Por Carlos Gabetta (*) |
Preocupado, como medio mundo, por la elección de Donald
Trump, el historiador Enrique Krauze estima que “las causas generales
(económicas, sociales, demográficas, étnicas, etc.) que se han aducido no son,
a mi juicio, las decisivas” (El País, 23/11/16).
Krauze describe las propuestas de Trump y el retroceso
civilizatorio que implican, pero lo presenta como una suerte de explosión
mística.
“Sesenta millones de estadounidenses querían tomarse una selfie
colectiva con Trump, en actos de histeria reminiscentes a los de todos, todos
los dictadores de la historia que llegaron al poder por la vía de su carisma,
expresado sobre todo a través de la palabra”. O sea, la pura causa serían el
carisma y la palabra de un individuo. Algo así como un Dios terreno, causa de
sí mismo, que ejerce un inexplicable magnetismo sobre millones. El populismo,
en fin, que es “la demagogia en el poder, y la demagogia es la tumba de la democracia”.
Mario Vargas Llosa hace la misma descripción del auge de los
populismos, en particular de los latinoamericanos y europeos. Respecto de la
victoria de Trump, se muestra explícitamente perplejo: “No es raro que se digan
tonterías en una campaña electoral, pero sí que crean en ellas gentes que se
suponen educadas e informadas, con una sólida tradición democrática, y que
recompensen al inculto billonario que las profiere llevándolo a la presidencia
del país más poderoso del planeta” (El País, 20/11/16).
Vargas Llosa no relativiza las causas económicas y sociales
del fenómeno, pero las inscribe en una fase capitalista, la globalización, que
el Occidente liberal y democrático, en decadencia, no atina a superar apelando
a su mejor tradición. “El Brexit y Trump –y la Francia del Front National–
significan que el Occidente de la Revolución Industrial, de los grandes
descubrimientos científicos, de los derechos humanos, de la libertad de prensa,
de la sociedad abierta, de las elecciones libres, que en el pasado fue el
pionero en el mundo, ahora se va rezagando (…) por su propia complacencia y
cobardía; por el temor que siente al descubrir que las prerrogativas que antes
creía exclusivamente suyas, un privilegio hereditario, ahora están al alcance
de cualquier país, por pequeño que sea, que sepa aprovechar las extraordinarias
oportunidades que la globalización y las hazañas tecnológicas han puesto al
alcance de todas las naciones”.
Ocurre que mientras en los grandes países los sectores
“educados e informados” son sobre todo clases medias y trabajadores en
descenso, en “los pequeños” se agregan masas de expulsados del sistema, o que
jamás lo han integrado. La globalización es un progreso indudable, pero ya
resulta evidente que el capitalismo enfrenta una contradicción, insoluble en su
propia lógica, entre el exceso de oferta y la caída de demanda; “entre el
desarrollo de sus fuerzas productivas y sus relaciones de producción”; Marx
dixit. O sea, entre el punto de desarrollo en que se encuentran la producción y
el intercambio capitalistas y la forma en que se distribuyen el trabajo y los
beneficios. En los países desarrollados, algo así como el 30% de los jóvenes no
encuentran empleo. China sigue creciendo, pero al precio de la disminución del
15% de su mano de obra industrial. El capitalismo ya no es inclusivo.
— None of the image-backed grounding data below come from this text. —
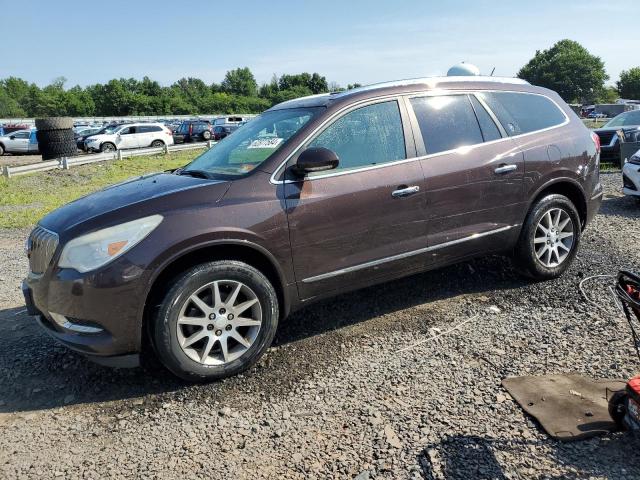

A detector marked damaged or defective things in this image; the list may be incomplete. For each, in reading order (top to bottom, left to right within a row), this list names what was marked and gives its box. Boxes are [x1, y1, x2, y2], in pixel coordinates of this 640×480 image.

damaged vehicle [22, 76, 604, 378]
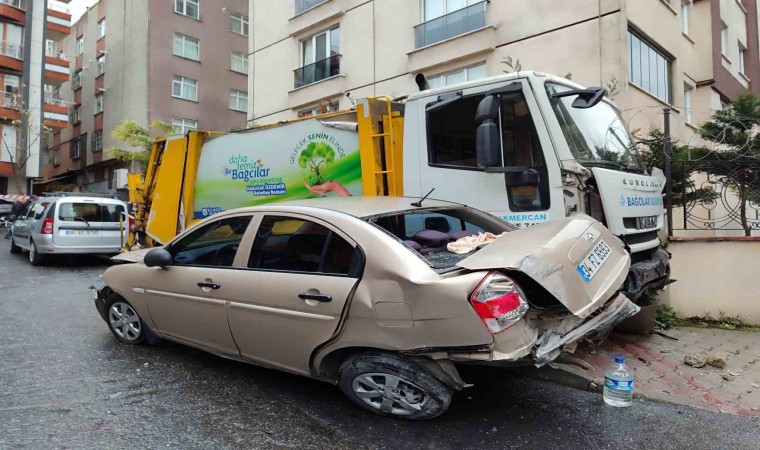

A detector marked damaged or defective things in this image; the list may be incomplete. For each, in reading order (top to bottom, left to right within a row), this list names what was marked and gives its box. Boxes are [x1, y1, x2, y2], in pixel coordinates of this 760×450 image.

dented car body panel [99, 199, 636, 388]
damaged beige sedan [96, 196, 640, 418]
broken tail light [470, 270, 528, 334]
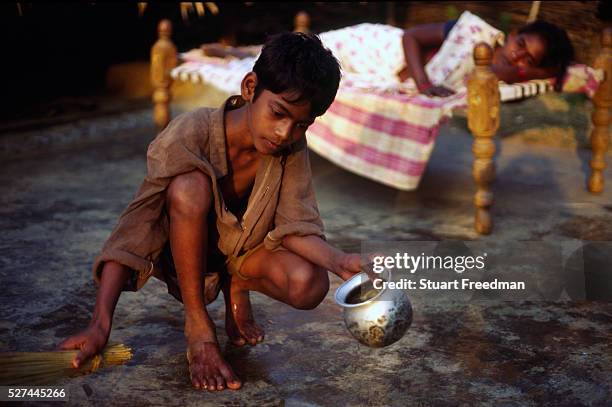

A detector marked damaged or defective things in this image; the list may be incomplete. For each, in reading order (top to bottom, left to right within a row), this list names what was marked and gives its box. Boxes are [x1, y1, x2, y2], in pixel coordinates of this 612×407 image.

torn beige shirt [92, 97, 326, 292]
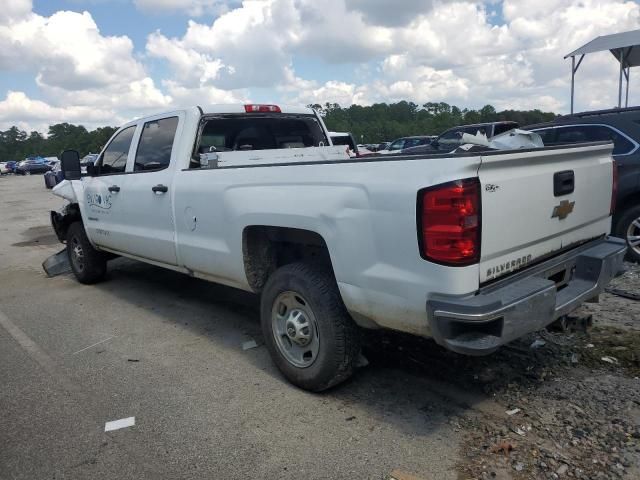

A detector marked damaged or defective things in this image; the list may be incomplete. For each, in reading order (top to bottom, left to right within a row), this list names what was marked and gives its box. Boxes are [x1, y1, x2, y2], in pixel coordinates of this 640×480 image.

front bumper damage [428, 237, 628, 356]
El pensamiento liberal enfrenta pues el dilema de conciliar
el desarrollo civilizatorio que representa, con el irremisible retroceso
democrático que promueve el sistema de producción y reparto que defiende. Hubo
un tiempo en que se creyó que la socialdemocracia haría esa síntesis superadora
y la pondría en ejecución, pero la socialdemocracia en el poder se aplica ahora
a la economía liberal.
Y allí están Trump y los demás. En perspectiva, un auge de
conflictos, del terrorismo mundial y, quién sabe, de guerras químicas,
bacteriológicas, atómicas. Ya hay algo de eso.
(*) Periodista y escritor. Autor, junto a Mario Bunge, de ¿Tiene
porvenir el socialismo? (Eudeba, 2015).